◆ Условие задания
Выпишите все фамилии учёных, упомянутые в отрывке о проверке опытов Ферми.

◆ Исходный текст

------------

В одном Ферми ошибся. Он недооценил прочности своей научной репутации. Уважение к Ферми уже не могла поколебать газетная шумиха. С ним могли не соглашаться, но всякое исходящее от его имени сообщение прочитывалось со вниманием. Самые видные учёные мира начинали воспроизводить римские эксперименты у себя.

И, может быть, наиболее важным было то, что в Берлине, в великолепно оборудованном Химическом институте кайзера Вильгельма, известный радиохимик Отто Ган вместе со своей не менее известной помощницей физиком Лизой Мейтнер поставил тщательную проверку опытов Ферми. В Берлине орудовали не топорами и не грубыми кистями, здесь признавали лишь тончайшие ланцеты, здесь научные картины рисовались не толстыми мазками, а мельчайшими штрихами. Сугубо качественная оценка, которой по необходимости обходились римляне, вызывала усмешку у берлинских радиохимиков, они признавали лишь точные количественные определения. Не существовало другого института в мире, где были бы так тщательно разработаны методы определения микроскопических доз любого химического вещества. И Ганн, и Мейтнер некоторое время работали у Резерфорда — и великий англичанин не мог нахвалиться аккуратностью своих немецких сотрудников.

И если в споре с молодыми французами Жолио-Кюри Мейтнер оказалась неправа, то это отнюдь не поколебало её репутации в среде учёных. Что ж, парижанам повезло. Они поставили опыт так, что в ходе эксперимента появились и позитроны, и искусственная радиоактивность. А Мейтнер не нашла ни позитронов, ни искусственной радиоактивности по самой простой причине — в её опыте их не было. Не могла же она, в самом деле, утверждать наличие того, чего в наличии не существовало. Это и вправду было бы подобно вере в привидения. Нет-нет, если и могла быть где-нибудь распутана «урановая загадка», то только здесь, в Берлин-Далеме, в Химическом институте кайзера Вильгельма, в лаборатории профессора Отто Гана и его проницательной помощницы, его  верного друга — Лизы Мейтнер.

------------

Записи с рассуждениями по сценам
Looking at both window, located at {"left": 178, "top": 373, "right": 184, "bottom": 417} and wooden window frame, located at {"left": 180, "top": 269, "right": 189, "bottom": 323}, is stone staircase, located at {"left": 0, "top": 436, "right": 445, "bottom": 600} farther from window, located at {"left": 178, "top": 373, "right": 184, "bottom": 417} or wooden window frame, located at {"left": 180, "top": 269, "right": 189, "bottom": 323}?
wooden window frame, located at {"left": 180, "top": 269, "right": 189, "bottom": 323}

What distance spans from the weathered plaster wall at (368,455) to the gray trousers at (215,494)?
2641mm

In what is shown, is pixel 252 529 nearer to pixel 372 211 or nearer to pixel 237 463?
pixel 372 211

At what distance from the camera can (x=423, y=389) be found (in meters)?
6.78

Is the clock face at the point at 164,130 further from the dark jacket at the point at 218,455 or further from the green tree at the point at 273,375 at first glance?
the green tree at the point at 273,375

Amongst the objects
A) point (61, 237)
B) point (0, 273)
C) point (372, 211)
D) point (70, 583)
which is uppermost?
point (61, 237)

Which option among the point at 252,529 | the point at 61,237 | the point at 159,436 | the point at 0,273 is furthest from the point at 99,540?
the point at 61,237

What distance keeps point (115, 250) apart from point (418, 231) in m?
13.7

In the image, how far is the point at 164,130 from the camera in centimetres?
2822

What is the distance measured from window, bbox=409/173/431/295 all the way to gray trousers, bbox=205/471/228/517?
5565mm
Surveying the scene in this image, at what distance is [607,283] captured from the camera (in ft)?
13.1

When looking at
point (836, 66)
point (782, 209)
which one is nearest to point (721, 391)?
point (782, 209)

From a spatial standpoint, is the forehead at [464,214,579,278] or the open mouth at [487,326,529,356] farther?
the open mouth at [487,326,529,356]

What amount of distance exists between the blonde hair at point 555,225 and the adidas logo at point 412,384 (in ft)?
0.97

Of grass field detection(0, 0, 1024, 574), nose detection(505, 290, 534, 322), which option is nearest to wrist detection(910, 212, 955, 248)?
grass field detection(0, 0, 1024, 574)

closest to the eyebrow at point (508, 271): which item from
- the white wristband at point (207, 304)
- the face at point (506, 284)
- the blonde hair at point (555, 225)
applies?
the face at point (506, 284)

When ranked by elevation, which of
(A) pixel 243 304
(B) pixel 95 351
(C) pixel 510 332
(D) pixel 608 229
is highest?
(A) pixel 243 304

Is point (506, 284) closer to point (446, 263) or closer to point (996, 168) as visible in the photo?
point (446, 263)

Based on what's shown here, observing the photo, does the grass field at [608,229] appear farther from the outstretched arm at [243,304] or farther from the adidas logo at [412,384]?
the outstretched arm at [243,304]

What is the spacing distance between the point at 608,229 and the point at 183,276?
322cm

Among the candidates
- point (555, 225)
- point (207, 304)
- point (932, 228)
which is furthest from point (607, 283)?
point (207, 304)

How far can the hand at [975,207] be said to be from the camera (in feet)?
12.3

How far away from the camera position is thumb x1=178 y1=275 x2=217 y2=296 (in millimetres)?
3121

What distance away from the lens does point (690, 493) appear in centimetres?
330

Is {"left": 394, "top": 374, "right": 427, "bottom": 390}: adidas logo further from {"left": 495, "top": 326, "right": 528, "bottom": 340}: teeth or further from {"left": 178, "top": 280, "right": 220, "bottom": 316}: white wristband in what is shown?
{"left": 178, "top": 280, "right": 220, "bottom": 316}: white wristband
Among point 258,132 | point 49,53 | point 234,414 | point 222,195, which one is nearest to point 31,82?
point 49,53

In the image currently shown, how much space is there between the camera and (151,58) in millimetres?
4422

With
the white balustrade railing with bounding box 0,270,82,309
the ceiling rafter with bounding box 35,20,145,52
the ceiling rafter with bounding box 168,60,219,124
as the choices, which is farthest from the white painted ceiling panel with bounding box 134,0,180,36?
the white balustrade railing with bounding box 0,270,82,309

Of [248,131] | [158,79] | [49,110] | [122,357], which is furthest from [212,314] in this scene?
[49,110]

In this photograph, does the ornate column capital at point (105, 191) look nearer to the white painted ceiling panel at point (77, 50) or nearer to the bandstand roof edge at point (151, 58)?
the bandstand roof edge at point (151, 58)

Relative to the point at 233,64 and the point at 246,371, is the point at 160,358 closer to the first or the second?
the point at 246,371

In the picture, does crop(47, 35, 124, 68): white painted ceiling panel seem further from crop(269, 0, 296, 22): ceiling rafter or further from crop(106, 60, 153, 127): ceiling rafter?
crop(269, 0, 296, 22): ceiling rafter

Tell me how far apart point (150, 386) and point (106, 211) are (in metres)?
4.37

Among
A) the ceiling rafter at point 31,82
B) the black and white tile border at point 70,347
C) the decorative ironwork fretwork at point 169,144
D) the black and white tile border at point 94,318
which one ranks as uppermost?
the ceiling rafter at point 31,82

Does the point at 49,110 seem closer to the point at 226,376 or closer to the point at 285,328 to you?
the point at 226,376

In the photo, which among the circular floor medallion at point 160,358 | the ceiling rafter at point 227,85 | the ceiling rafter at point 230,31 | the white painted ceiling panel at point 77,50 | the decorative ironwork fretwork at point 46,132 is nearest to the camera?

------------

◆ Результат выполнения
Ферми, Ган, Мейтнер, Резерфорд, Жолио-Кюри